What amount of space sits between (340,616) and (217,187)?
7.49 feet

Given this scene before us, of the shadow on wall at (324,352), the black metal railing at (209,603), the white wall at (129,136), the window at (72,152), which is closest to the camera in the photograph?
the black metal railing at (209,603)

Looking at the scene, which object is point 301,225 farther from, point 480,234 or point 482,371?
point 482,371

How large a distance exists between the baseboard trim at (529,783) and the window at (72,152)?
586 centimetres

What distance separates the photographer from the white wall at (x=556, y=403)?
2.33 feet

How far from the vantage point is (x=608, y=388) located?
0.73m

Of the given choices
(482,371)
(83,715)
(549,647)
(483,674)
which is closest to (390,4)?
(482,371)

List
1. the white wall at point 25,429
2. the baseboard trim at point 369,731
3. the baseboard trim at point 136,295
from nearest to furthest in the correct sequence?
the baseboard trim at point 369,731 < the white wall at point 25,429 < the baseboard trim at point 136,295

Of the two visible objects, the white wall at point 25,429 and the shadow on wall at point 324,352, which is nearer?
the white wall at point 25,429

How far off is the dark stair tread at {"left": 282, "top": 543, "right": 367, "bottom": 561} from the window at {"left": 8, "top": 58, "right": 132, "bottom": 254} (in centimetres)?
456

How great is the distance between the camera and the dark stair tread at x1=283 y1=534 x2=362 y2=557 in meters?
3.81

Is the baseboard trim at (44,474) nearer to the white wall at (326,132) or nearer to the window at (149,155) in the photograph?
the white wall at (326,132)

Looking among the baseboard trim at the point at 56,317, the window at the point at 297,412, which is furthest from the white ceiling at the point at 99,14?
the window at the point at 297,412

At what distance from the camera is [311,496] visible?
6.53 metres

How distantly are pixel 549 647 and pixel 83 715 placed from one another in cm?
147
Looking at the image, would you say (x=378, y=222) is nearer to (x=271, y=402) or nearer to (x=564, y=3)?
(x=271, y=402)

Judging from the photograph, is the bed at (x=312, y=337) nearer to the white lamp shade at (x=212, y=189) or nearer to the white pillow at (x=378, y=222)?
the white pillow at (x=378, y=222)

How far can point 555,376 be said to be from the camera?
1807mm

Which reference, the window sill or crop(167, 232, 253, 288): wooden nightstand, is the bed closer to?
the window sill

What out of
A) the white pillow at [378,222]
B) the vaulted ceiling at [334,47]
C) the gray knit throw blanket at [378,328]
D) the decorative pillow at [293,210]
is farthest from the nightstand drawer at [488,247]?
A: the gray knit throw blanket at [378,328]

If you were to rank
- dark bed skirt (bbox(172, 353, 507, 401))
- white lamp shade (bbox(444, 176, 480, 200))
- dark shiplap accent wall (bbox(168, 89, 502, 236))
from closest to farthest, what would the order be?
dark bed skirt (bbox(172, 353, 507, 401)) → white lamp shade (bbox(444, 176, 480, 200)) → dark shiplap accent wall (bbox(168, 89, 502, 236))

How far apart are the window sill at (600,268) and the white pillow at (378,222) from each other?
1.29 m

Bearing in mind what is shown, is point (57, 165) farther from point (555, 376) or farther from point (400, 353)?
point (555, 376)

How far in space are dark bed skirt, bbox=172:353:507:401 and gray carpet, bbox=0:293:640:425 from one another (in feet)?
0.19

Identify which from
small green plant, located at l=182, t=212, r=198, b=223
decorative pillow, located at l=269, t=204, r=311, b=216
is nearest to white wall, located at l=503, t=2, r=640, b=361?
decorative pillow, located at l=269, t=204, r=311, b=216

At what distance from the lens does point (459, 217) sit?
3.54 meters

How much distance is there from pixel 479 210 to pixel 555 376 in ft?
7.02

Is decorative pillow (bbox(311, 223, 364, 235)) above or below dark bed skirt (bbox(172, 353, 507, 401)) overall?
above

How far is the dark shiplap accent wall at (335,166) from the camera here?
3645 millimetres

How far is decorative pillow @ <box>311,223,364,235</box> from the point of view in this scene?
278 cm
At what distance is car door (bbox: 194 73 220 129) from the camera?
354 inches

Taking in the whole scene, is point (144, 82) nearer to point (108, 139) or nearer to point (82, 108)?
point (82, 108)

▸ Work required
Could you rewrite all of the records above, putting "wall shadow" wherever "shadow on wall" appears and leaving every other word as it is?

▸ Output of the task
What amount of space sits between (340,616) and (217,187)?
7.49 feet

Given this scene before us, of the wall shadow at (324,352), the black metal railing at (209,603), the white wall at (129,136), the window at (72,152), which is closest to the camera in the photograph?
the black metal railing at (209,603)

Looking at the scene, which object is point 301,225 farther from, point 480,234 or point 482,371?
point 482,371

How large a distance exists between the baseboard trim at (529,783) and the window at (72,152)?
586 centimetres

What distance separates the photographer from the white wall at (x=556, y=403)?
2.33 feet

How far from the vantage point is (x=608, y=388) located?
0.73m

Of the given choices
(482,371)
(83,715)
(549,647)
(483,674)
which is closest to (390,4)?
(482,371)

List
1. the white wall at point 25,429
2. the baseboard trim at point 369,731
3. the baseboard trim at point 136,295
from nearest to furthest in the correct sequence?
the baseboard trim at point 369,731 < the white wall at point 25,429 < the baseboard trim at point 136,295

Of the two visible objects, the white wall at point 25,429 and the wall shadow at point 324,352, which is nearer?
the white wall at point 25,429

How far off is the dark stair tread at {"left": 282, "top": 543, "right": 367, "bottom": 561} from the window at {"left": 8, "top": 58, "right": 132, "bottom": 254} (in centimetres)?
456

How great is the distance between the camera and the dark stair tread at x1=283 y1=534 x2=362 y2=557 in meters?
3.81

Is the baseboard trim at (44,474) nearer to the white wall at (326,132) or nearer to the window at (149,155) in the photograph?
the white wall at (326,132)

Looking among the baseboard trim at the point at 56,317, the window at the point at 297,412, which is furthest from the white ceiling at the point at 99,14?
the window at the point at 297,412

At what distance from the camera is [311,496] visible?
6.53 metres

How distantly are pixel 549 647 and pixel 83 715 placed from one another in cm?
147
Looking at the image, would you say (x=378, y=222) is nearer to (x=271, y=402) or nearer to (x=564, y=3)?
(x=271, y=402)

Judging from the photograph, is the bed at (x=312, y=337) nearer to the white lamp shade at (x=212, y=189) or nearer to the white pillow at (x=378, y=222)?
the white pillow at (x=378, y=222)

How far can point 555,376 be said to be from the camera?
1807mm

Which reference, the window sill or crop(167, 232, 253, 288): wooden nightstand, is the bed closer to?
the window sill

What out of
A) the white pillow at [378,222]
B) the vaulted ceiling at [334,47]
C) the gray knit throw blanket at [378,328]
D) the decorative pillow at [293,210]
is farthest from the nightstand drawer at [488,247]?
A: the gray knit throw blanket at [378,328]

If you were to rank
- dark bed skirt (bbox(172, 353, 507, 401))
- white lamp shade (bbox(444, 176, 480, 200))
- dark shiplap accent wall (bbox(168, 89, 502, 236))
from closest to farthest, what would the order be?
dark bed skirt (bbox(172, 353, 507, 401)) → white lamp shade (bbox(444, 176, 480, 200)) → dark shiplap accent wall (bbox(168, 89, 502, 236))

How far apart are the window sill at (600,268) and the white pillow at (378,222) from each other?
1.29 m

Bearing in mind what is shown, is point (57, 165) farther from point (555, 376) or farther from point (400, 353)?
point (555, 376)

How far in space are dark bed skirt, bbox=172:353:507:401 and gray carpet, bbox=0:293:640:425 from one another (in feet)?
0.19

Identify which from
small green plant, located at l=182, t=212, r=198, b=223
decorative pillow, located at l=269, t=204, r=311, b=216
is nearest to white wall, located at l=503, t=2, r=640, b=361?
decorative pillow, located at l=269, t=204, r=311, b=216

At what distance from the lens does point (459, 217) sit?
3.54 meters

How much distance is there from pixel 479 210 to pixel 555 376 in ft?
7.02

Is decorative pillow (bbox(311, 223, 364, 235)) above or below dark bed skirt (bbox(172, 353, 507, 401)) overall?
above

How far is the dark shiplap accent wall at (335,166) from the camera here?
3645 millimetres

How far is decorative pillow @ <box>311,223,364,235</box> from the point of view in this scene?
278 cm
At what distance is car door (bbox: 194 73 220 129) from the camera?
354 inches

Taking in the whole scene, is point (144, 82) nearer to point (108, 139) or nearer to point (82, 108)?
point (82, 108)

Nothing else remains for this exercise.